For his part, Alfredo Serrano Mancilla, director of Celag, stressed that Arauz «is in tune, very well, with the youth, not a minor fact given that the vast majority of the Ecuadorian electorate is under 40 years of age. In addition, it represents the main values of the Correísmo”.
About the judicial persecution against Correa
Until last Monday it was not clear if Correa would run as part of the presidential formula of Ecuadorian progressivism. The former president was sentenced to 8 years in prison for bribery in the 2012–2016 Bribery case.
The former president, who after finishing his term in 2017 moved with his family to Belgium, the country where his wife is from, was convicted in the second instance for a case of corruption during his government for which insufficient evidence has been obtained to prove such guilt, a case very similar to that of former President Lula Da Silva in Brazil.
His defense presented on August 7, in Quito, a cassation appeal before the National Court of Justice against that conviction. It is the last legal recourse that Correa has left, before the sentence is final. If ratified in the third and final instance, the ex-president would be prevented from participating in politics again.
In this regard, Franklin Ramírez says that the election of the Arauz-Correa binomial “must be taken as a provisional choice, because there is a certain level of institutional harassment on the Citizen Revolution that makes it impossible to take for granted the institutional and political scenarios for strategic decision-making”.
“Until last week the movement was suspended from the electoral register and could still be directly eliminated”, he said. “I am convinced that Correa will not be able to run for anything, not even as an assemblyman”, said the sociologist, who maintains that the elites who are with Moreno are not going to allow it.
For his part, Serrano Mancilla emphasizes that “Correa’s case is a true test for Ecuadorian democracy, after having twice snatched the acronym from the ‘Correísmo’ and having found this option of running as a candidate for vice president through an agreement with another acronym”.
Arauz’s mission: Recovering the truth and the Nation
Arauz stressed that among his political objectives is to confront the political persecution that has been going on in the country and he will begin to prepare a Truth Commission to find out “who ordered the repression in October, the fire in the Comptroller’s Office, who made an agreement with Odebrecht to imprison the elected vice president Jorge Glas, and who distributed the hospitals”.
In addition, he indicated that he will face the health emergency, the economic crisis, while democracy recovers and the path of development of Ecuador is resumed. “Count on me to recover the Nation”, he stressed.
Arauz maintains that his Government will be environmentalist, innovative and feminist in the search for equal rights for women, for the eradication of all types of violence and for gender equality.
For his part, former President Correa regretted Moreno’s betrayal because “it has done a lot of damage to the country”, although “they have not succeeded in destroying hope”.
“My ambition has never been a position, my vital project is my Homeland. Seeing it with development and that’s why I fought”, Correa said.

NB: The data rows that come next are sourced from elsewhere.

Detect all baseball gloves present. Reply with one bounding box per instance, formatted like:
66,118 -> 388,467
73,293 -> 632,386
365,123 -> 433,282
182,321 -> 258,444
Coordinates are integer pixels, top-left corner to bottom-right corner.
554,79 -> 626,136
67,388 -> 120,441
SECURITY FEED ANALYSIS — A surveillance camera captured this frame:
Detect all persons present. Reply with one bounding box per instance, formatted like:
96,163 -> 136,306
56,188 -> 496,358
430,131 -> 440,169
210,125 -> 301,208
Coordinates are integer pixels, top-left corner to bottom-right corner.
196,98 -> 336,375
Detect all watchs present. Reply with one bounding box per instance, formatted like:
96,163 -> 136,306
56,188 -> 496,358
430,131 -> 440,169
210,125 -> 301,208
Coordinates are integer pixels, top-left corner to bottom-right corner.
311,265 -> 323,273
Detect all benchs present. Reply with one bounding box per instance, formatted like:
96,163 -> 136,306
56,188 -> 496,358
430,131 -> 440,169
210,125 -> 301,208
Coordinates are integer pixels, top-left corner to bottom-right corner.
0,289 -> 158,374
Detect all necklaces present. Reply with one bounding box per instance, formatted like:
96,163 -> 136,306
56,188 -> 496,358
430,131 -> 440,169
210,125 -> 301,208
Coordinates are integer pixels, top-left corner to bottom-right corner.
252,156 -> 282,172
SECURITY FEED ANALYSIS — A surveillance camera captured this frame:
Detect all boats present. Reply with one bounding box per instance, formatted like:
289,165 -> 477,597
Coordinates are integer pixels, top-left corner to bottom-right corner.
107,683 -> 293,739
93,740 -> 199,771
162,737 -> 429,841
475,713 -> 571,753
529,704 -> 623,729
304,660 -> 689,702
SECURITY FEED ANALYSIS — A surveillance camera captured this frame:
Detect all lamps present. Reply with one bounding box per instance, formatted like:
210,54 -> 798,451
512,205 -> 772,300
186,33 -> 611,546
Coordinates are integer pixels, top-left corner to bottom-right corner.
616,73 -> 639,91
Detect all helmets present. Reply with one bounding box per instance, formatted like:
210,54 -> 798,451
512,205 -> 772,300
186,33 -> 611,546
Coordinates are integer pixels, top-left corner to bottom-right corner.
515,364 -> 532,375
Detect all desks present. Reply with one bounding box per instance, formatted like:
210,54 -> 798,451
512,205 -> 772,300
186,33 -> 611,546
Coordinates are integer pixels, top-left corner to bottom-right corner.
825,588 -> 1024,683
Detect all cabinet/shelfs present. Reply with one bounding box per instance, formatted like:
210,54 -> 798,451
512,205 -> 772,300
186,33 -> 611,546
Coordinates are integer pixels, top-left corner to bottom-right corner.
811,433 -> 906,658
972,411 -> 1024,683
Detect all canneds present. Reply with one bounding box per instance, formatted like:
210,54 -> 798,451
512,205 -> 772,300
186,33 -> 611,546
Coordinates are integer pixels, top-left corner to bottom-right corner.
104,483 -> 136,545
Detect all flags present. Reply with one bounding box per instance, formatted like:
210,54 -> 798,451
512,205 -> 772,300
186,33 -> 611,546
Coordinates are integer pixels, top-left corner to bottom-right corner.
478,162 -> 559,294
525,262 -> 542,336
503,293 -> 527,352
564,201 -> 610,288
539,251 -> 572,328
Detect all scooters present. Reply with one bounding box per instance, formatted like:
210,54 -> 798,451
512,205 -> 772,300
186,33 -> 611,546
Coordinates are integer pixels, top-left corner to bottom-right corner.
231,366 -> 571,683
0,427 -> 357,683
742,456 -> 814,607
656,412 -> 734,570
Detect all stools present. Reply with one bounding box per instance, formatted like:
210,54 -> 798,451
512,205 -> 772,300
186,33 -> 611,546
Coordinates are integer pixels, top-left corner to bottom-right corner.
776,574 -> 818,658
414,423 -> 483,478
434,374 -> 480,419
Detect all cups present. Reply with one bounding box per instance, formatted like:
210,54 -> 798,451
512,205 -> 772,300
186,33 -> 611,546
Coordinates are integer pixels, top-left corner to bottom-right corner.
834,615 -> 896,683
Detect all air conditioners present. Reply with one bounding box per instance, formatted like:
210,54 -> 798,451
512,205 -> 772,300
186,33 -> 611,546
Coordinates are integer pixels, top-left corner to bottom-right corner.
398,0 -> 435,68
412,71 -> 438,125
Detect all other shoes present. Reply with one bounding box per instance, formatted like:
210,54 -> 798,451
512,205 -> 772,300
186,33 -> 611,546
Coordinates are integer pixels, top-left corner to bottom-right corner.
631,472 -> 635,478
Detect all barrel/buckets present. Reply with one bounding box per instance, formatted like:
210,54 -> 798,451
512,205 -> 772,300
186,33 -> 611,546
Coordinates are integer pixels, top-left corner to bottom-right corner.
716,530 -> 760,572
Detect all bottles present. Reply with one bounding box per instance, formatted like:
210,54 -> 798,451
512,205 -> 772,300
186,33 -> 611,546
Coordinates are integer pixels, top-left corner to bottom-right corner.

The Arauz-Correa binomial will compete against the candidates already confirmed so far: Guillermo Lasso (CREO) and Gustavo Larrea (Democracia Sí). From the indigenous movement, Yaku Pérez would be the presidential candidate; Lucio Gutiérrez for the PSP, Guillermo Celi for SUMA, César Montufar for Concentración, Paúl Carrasco for Juntos Podemos, Fernando Balda for Libertad es Pueblo and Abdalá Bucaram also announced that he will run as a candidate for the FE Ecuador movement.